(Given passage)
------------------------------

Now that most people are working from home, the WhatsApp conversations are getting longer and more detailed. A friend in the UK who has ventured out to attend a three-month workshop on pottery making describes what she is learning although she has been into this creative art for some time now. All her friends have received gifts of some very nice pieces through the years.
Working away from home means that she has to wear a mask when interacting with others and she came home one weekend to replenish her stock of this face covering. She asked for ideas on what material to use and how to ensure that she could breathe easily while wearing a mask.
Friends from other parts of the world soon responded, suggesting the best fabric to use and how many layers were necessary. Next the question of inserts arose. One person sent pictures of her attempts at mask making and said she inserts a cut-out piece of tissue which makes breathing easier.
As the pictures of the home-made masks began pouring in, memories were rekindled of the embroidery classes in school which were compulsory in many convents. A few admitted failing the class and how they surreptitiously took the help of classmates with more dexterous fingers, helping them in turn with a subject they had difficulty comprehending.
Jogging my memory
The reminiscing jogged my memory too. I remember a very strict and exacting teacher who went around the classroom inspecting every student’s work. I learnt the art of working as slowly as possible to prevent the overenthusiastic teacher from setting us more work. I took inspiration from Greek mythology and my role model was Penelope, the wife of Odysseus or Ulysses. I loved the story of how she put off suitors during the long absence of her husband by saying that she must first finish weaving a shroud. So, she wove by day and unravelled by night. This deception continued for three long years until a maid spilt the beans.
Luckily for us, these embroidery classes were only compulsory for a few years before the more serious subjects made their appearance. So I, too, would take the longest possible time to finish a decent amount of work, just enough to satisfy the teacher.
Then I would go home and unravel my work and, when the next class came up, I would, without batting an eyelid, tell the teacher that my mum made me rip out all my work as she said it was a disgrace! Pleased with my perseverance, she would allow me to continue at my dreary pace. As the deadline to submit our work drew near, I resorted to tears at home until my mother took pity on me and completed the tablecloth in record time. I was indeed lucky that she was an accomplished seamstress.
A mask out of an old sock
A sibling proudly tells me that he has made a mask out of an old sock. I, too, used the eye mask that you get on long flights but it was a shortlived experience. I found it easier to buy the masks as I wasn’t going out much apart from a quick trip to the supermarket downstairs.
I wonder if things would have been easier for me if we had had cooking classes at school instead of learning the intricacies of satin stitch and cross stitch. Maybe I would have learnt the basics as there was no way I could have asked my mum to finish my work at home. And neither could I have pulled off the Penelope procrastination trick here.
What the pandemic has taught many of us is that necessity is the mother of invention and that a lot of spare time helps us innovate.

------------------------------

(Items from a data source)

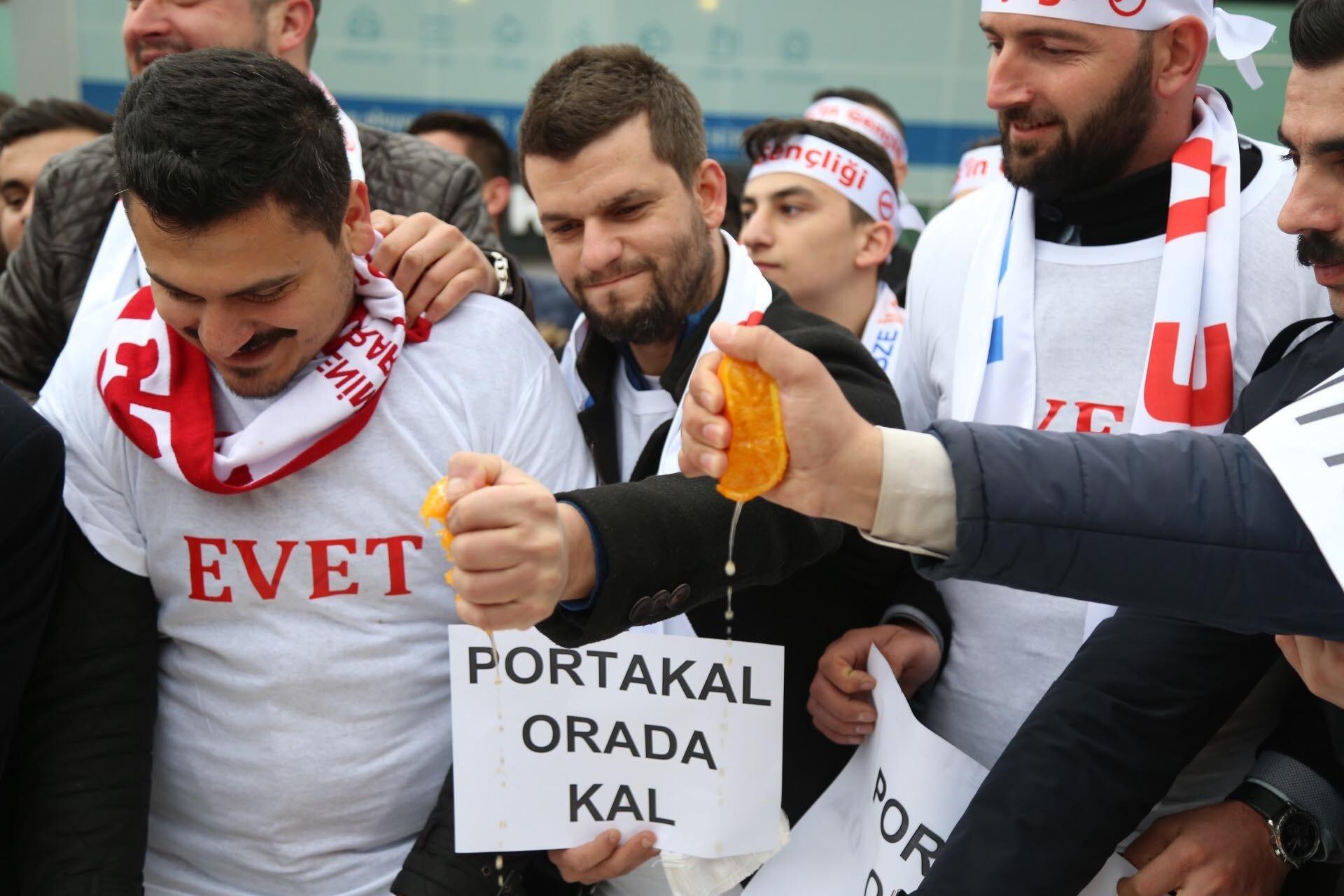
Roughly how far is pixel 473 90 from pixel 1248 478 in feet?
23.2

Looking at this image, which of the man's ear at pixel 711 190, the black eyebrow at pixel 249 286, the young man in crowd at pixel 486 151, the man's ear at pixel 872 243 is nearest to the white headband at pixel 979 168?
the man's ear at pixel 872 243

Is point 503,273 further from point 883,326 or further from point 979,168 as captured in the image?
point 979,168

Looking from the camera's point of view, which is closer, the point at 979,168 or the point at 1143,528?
the point at 1143,528

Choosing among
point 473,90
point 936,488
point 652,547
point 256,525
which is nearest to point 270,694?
point 256,525

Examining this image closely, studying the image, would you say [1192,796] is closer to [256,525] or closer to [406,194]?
[256,525]

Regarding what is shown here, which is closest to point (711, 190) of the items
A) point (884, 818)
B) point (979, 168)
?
point (884, 818)

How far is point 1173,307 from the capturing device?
7.17 feet

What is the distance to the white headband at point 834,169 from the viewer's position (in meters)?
4.53

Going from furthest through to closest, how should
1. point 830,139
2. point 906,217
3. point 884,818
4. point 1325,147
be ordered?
1. point 906,217
2. point 830,139
3. point 884,818
4. point 1325,147

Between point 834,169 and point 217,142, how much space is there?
289 centimetres

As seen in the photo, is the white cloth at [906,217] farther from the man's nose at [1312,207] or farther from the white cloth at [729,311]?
the man's nose at [1312,207]

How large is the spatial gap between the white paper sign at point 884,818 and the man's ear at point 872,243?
253 cm

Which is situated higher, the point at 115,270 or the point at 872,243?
the point at 115,270

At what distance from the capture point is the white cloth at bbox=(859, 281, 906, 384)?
4137 millimetres
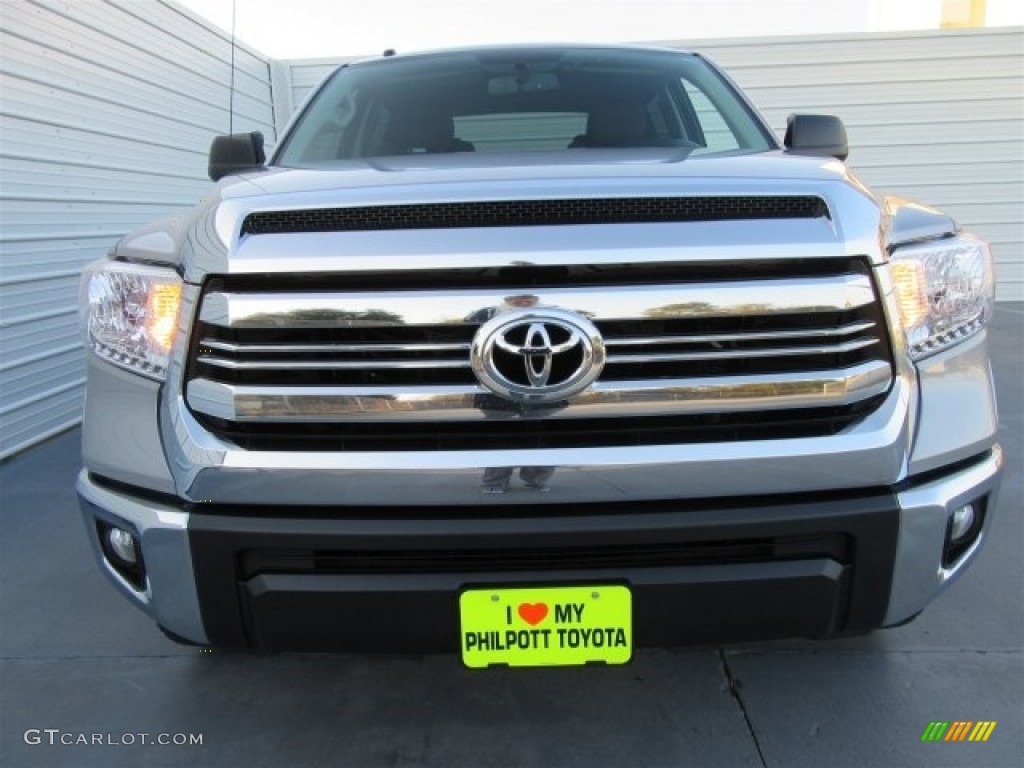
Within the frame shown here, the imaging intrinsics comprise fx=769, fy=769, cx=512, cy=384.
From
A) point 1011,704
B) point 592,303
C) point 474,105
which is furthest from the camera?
point 474,105

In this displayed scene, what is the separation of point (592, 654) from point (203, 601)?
0.85 meters

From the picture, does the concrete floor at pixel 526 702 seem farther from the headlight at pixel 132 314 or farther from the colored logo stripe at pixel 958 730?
the headlight at pixel 132 314

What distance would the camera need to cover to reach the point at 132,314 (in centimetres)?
178

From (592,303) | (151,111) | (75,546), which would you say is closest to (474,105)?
(592,303)

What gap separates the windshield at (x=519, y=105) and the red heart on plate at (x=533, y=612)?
169 centimetres

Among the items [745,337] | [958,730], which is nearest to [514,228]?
[745,337]

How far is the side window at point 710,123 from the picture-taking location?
260cm

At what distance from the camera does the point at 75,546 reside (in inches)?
130

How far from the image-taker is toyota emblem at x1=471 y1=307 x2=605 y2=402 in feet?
5.05

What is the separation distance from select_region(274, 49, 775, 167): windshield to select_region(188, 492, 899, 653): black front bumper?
1.55 meters

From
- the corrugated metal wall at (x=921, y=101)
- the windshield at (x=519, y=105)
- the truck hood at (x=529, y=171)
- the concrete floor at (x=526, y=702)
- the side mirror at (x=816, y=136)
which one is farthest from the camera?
the corrugated metal wall at (x=921, y=101)

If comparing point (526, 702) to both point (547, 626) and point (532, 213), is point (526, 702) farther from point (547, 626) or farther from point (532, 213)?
point (532, 213)

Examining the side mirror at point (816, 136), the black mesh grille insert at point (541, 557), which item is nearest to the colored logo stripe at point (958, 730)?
the black mesh grille insert at point (541, 557)

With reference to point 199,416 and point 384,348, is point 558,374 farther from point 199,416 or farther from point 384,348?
point 199,416
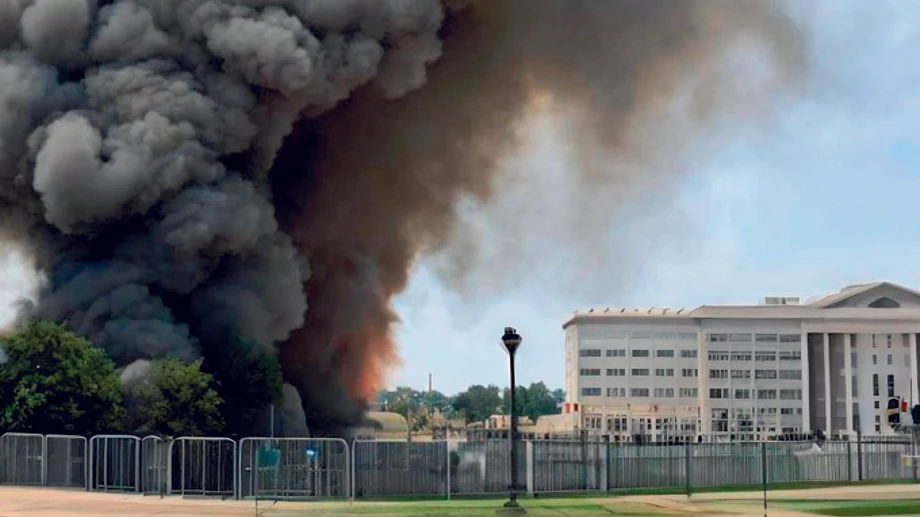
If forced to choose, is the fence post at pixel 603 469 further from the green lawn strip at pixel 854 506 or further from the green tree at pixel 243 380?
the green tree at pixel 243 380

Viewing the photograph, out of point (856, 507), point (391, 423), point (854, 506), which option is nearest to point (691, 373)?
point (391, 423)

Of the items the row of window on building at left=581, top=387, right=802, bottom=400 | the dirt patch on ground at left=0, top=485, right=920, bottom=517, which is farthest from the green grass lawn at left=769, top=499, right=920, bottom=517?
the row of window on building at left=581, top=387, right=802, bottom=400

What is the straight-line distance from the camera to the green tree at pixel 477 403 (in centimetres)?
13162

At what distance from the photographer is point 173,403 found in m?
38.0

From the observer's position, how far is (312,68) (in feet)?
150

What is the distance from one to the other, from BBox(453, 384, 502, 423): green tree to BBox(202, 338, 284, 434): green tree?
84236 millimetres

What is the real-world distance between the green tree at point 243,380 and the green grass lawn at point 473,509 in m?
17.5

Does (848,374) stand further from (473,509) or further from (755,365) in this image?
(473,509)

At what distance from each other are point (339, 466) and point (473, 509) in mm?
4142

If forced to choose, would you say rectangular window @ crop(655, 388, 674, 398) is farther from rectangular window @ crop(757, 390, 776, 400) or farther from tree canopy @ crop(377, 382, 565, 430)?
tree canopy @ crop(377, 382, 565, 430)

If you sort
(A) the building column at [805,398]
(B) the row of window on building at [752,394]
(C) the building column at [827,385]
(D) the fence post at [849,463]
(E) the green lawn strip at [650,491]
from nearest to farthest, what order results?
(E) the green lawn strip at [650,491] → (D) the fence post at [849,463] → (A) the building column at [805,398] → (C) the building column at [827,385] → (B) the row of window on building at [752,394]

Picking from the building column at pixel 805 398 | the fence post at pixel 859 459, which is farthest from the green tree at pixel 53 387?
the building column at pixel 805 398

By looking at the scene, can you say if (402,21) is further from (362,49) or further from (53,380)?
(53,380)

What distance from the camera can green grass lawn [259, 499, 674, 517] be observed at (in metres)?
23.4
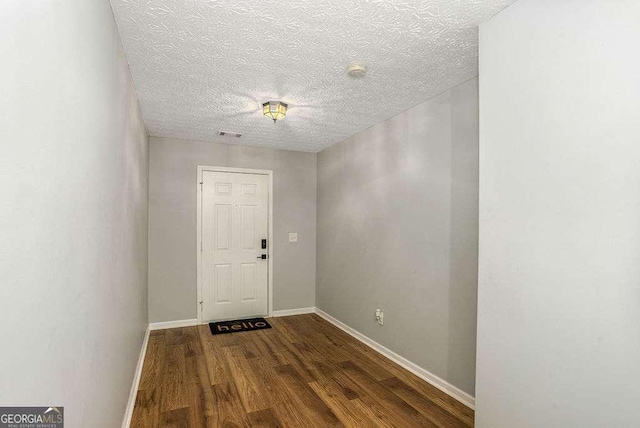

------------------------------

(Exercise aim)
Quote the stretch of the essay on embroidery classes from "Jogging my memory" through "satisfy the teacher." word for word.

(Output of the task)
Jogging my memory
The reminiscing jogged my memory too. I remember a very strict and exacting teacher who went around the classroom inspecting every student’s work. I learnt the art of working as slowly as possible to prevent the overenthusiastic teacher from setting us more work. I took inspiration from Greek mythology and my role model was Penelope, the wife of Odysseus or Ulysses. I loved the story of how she put off suitors during the long absence of her husband by saying that she must first finish weaving a shroud. So, she wove by day and unravelled by night. This deception continued for three long years until a maid spilt the beans.
Luckily for us, these embroidery classes were only compulsory for a few years before the more serious subjects made their appearance. So I, too, would take the longest possible time to finish a decent amount of work, just enough to satisfy the teacher.